E
CHAN humo los
programas del corazón y otros frutos amargos (y de
rentable peaje), hablando de la apertura del testamento
de Rocío Jurado. Ni la apertura del Parlamento inglés,
cuando va la reina Isabel II vestida con toda la pompa y
circunstancia de la magia de la Institución, tiene en
Inglaterra tanta repercusión como la apertura del
testamento de la más honda, la más larga, la más alegre,
la del poderío, que con tanto tópico de «la más grande»
nos estamos olvidando de la palabra talismán de su vida:
poderío.
Yo lo siento mucho, pero
esos corazoneos no dicen ni la mitad de la cuarta parte
del diez por ciento de lo que ha sido en verdad la
herencia de Rocío. No sé si es un error del notario, que
se dejó olvidado un beso de amante como en un manchado
mostrador de una letra de Rafael de León en «Azabache».
O no sé si es un error de los abogados, que no han
sabido leer entre líneas lo que escribe sin pluma, tinta
ni papel el aire de España, el testamento de la memoria
cantada de la banda sonora de nuestra vida.
Ni casas, ni naves
industriales, ni derechos de autor, ni aquel abrigo de
visón blanco que cantaba para decirle que ya es tarde,
señora. Ni viñas de moscatel más dulces que el beso de
una novia primera, qué no daría yo, ni ganaderías de
yerbabuena y yerbaluisa que merecerían, a lo Fernando
Villalón, que su dueña buscara vacas bravas con los ojos
verdes, verdes como la albahaca del verde, verde limón.
Los principales herederos
de Rocío no vienen en los papeles de la notaría, el
inventario de los principales bienes que nos ha legado
nos lo han leído unos abogados que torpean y a los que
se les van las mejores, las más hondas, las más
profundas.
Todos somos los herederos
de Rocío. Diga lo que diga el protocolo de una notaría.

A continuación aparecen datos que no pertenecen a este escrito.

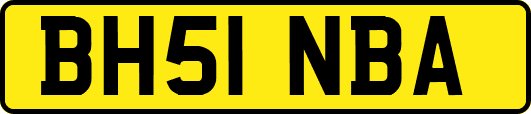 BH51 NBA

España entera es la heredera universal de una sonrisa,
de una alegría, de la memoria de una voz, del recuerdo
ejemplar de la lucha de una mujer contra su muerte, del
testimonio de dar la batalla, qué guerra, hablando de su
fe, de sus principios, de sus valores, de su familia, de
su Virgen de Regla que está en Chipiona y en la marisma,
Blanca Paloma.
Aunque no tenga un papel
timbrado, yo me siento heredero universal de la sonrisa
de Rocío Jurado, de la cantaora y de la contaora, ¡cómo
contaba las historias, con qué fuerza, con qué gracia! Y
no vamos a impugnar el testamento si yo le digo a usted
que también usted, que la admiró, que se sabe de memoria
sus canciones, que la siguió desde que era una niña que
acababa de salir del tablao de Gitanillo de Triana, es
igualmente heredero universal del recuerdo de aquella
belleza cantada, de la fábrica de caramelos de
malvavisco de aquella garganta poderosa.
Chipiona
es heredera de Rocío, ¿cómo no va a estar Chipiona en
esos papeles, si el recuerdo de Rocío sigue
persignándose con la Cruz del Mar cada tarde que el sol
se pone? ¿Y Cádiz? ¿Qué tirititrán de gracia en la
alegría no le ha legado a Cádiz? No ha podido desheredar
a aquella ciudad de la Libertad que la vio llegar a
caballo disfrazada de Lola la Piconera, Lady Godiva del
Carnaval, a decirle con verso de Antonio Murciano
aquello de...
Cinco letras tiene
Cádiz,
pero se quedan en tres,
que en ellas cabe la
gracia
del derecho y del
revés.
¿Y Sevilla, no ha heredado
de Rocío la luna blanca de las cartujanas noches del
auditorio que lleva su nombre? ¿Y Andalucía toda, entera
y plena, no es su heredera universal, si nadie como ella
cantó con el alma nuestro himno?
Así que vamos a dejarnos
de chauchaus y chucuchucus del corazoneo. Todos, todos
somos herederos del inmenso legado de arte de Rocío
Jurado. La herencia del recuerdo de su arte nos
pertenece a todos. Porque era nuestra.